§ What is required
Retype everything from the line that contains "How distant from" down to the end of the rows, with no changes.

(Spatial reasoning question data)
________________

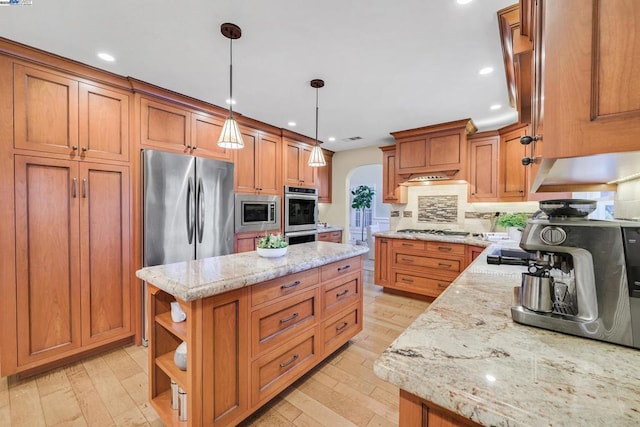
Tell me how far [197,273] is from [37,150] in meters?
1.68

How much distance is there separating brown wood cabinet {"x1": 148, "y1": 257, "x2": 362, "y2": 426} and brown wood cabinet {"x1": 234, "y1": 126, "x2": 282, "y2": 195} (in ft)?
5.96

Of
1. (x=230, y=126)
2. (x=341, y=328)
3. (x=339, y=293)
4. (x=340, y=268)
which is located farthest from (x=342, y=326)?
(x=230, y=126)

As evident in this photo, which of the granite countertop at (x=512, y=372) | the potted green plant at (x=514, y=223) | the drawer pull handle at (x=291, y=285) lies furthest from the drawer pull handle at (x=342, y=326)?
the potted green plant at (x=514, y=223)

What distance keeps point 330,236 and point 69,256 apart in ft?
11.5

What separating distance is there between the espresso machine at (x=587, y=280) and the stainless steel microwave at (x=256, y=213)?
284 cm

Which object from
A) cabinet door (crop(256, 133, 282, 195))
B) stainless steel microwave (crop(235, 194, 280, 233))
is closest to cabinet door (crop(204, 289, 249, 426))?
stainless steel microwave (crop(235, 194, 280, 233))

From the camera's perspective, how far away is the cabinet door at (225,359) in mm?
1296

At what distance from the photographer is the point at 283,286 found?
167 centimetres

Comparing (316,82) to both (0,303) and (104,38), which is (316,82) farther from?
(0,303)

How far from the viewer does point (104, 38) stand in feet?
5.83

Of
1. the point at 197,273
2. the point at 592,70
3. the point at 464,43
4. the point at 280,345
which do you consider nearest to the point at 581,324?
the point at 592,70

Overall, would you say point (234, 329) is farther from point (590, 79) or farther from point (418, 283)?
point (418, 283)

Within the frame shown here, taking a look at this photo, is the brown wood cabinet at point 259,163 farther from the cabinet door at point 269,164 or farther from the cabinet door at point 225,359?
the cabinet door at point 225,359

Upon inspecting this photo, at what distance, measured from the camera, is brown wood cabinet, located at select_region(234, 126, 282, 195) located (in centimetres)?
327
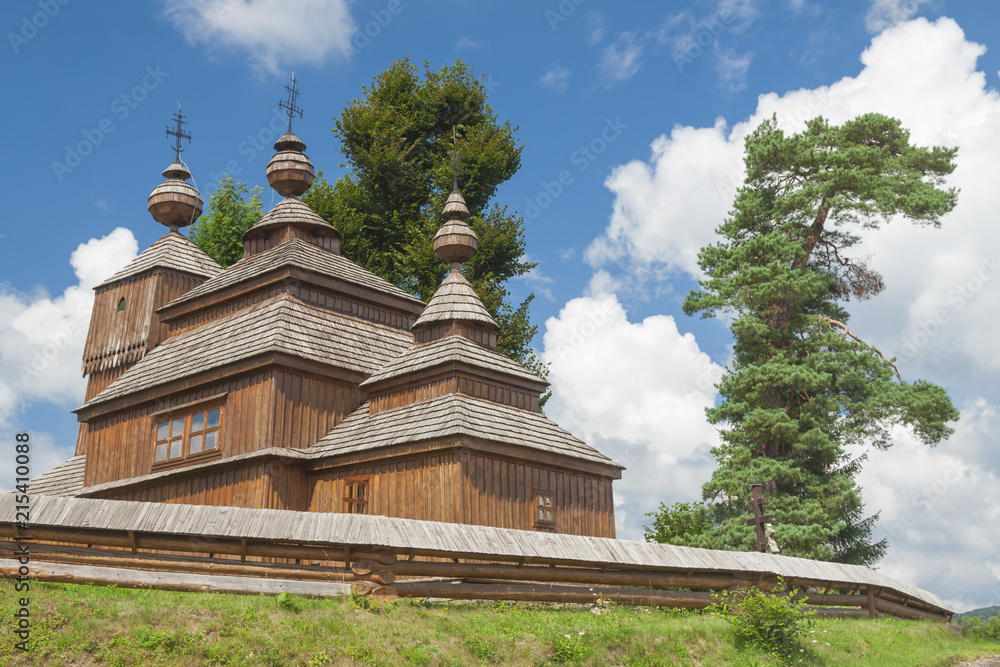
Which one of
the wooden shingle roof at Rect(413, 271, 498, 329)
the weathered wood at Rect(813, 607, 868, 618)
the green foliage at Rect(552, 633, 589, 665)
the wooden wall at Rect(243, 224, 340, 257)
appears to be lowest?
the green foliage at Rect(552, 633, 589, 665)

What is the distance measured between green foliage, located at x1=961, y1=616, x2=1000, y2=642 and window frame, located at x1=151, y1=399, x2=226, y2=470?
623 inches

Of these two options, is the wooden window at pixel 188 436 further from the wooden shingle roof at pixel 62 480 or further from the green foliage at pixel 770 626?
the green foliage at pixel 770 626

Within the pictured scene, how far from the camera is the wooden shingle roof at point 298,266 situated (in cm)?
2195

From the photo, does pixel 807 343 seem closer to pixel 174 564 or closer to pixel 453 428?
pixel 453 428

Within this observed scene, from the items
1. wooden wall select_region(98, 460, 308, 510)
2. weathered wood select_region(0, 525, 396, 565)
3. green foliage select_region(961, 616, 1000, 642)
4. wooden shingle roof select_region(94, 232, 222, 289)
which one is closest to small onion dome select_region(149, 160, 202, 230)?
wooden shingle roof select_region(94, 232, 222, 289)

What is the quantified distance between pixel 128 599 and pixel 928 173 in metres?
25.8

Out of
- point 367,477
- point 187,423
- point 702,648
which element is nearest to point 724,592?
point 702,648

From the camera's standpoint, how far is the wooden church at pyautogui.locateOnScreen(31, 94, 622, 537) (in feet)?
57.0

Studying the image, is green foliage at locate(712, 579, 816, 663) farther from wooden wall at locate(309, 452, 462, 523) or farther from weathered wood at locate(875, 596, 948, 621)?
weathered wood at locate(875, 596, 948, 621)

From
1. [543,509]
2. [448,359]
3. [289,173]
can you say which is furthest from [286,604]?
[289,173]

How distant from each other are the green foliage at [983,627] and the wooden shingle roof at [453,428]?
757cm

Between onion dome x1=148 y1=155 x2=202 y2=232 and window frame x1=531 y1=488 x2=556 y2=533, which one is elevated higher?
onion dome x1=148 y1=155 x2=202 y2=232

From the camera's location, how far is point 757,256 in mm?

________________

§ Correct output
How distant from each other are the green foliage at [983,627] and the wooden shingle roof at [453,428]?
757cm

Between onion dome x1=148 y1=155 x2=202 y2=232 and window frame x1=531 y1=488 x2=556 y2=533, which one is elevated higher?
onion dome x1=148 y1=155 x2=202 y2=232

From the camera's location, how far is point 757,256 in mm?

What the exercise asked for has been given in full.